Hacker News: Hackers now use ZIP file concatenation to evade detection

Source URL: https://www.bleepingcomputer.com/news/security/hackers-now-use-zip-file-concatenation-to-evade-detection/
Source: Hacker News
Title: Hackers now use ZIP file concatenation to evade detection

Feedly Summary: Comments

AI Summary and Description: Yes

Summary: The text discusses a new technique employed by hackers that utilizes concatenated ZIP files to deliver malicious payloads, evading detection by common security solutions. This emerging threat highlights the need for robust security measures, particularly involving email attachments and archive files.

Detailed Description: The document details a novel method used by threat actors to deliver malware, specifically through the manipulation of ZIP file structures.
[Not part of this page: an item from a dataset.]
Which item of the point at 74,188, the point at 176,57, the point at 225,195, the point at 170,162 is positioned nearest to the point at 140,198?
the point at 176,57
This method poses significant implications for information security, especially for organizations that rely on email communication and file sharing.

Key points include:

– **Technique Overview**: Hackers are exploiting ZIP file concatenation to deliver trojans hidden within ostensibly harmless files.
– **Phishing Attack**: A specific instance was observed where a phishing email masqueraded the malicious payload as a RAR archive, misleading users into executing the malware.
– **File Structure Manipulation**: The technique involves creating multiple ZIP archives (one of which contains malware) and then concatenating them into a single file format, which confounds standard parsing methods.
– **ZIP Parser Behavior**: The research highlighted how various ZIP parsers handle these concatenated files differently:
– **7zip**: Reads and displays only the first ZIP archive, potentially hiding the malicious payload.
– **WinRAR**: Accurately displays all contained files, revealing the hidden malware.
– **Windows File Explorer**: Often fails to open these concatenated files or misrepresents their contents based on file extension changes.
– **Adaptive Attacks**: Attackers can adjust their strategies based on the ZIP parser’s behavior to improve their chances of delivering malicious payloads undetected.
– **Defense Recommendations**:
– Organizations should implement security tools that support recursive unpacking of ZIP files.
– Treating emails with ZIP attachments with suspicion and implementing filtering measures for potentially harmful file types is advised.

Overall, the findings underscore the importance of adapting security measures to counter innovative attack methods in email security and information protection. Security professionals should be vigilant about this new vector for malware distribution and ensure their systems can effectively detect and analyze concatenated ZIP files.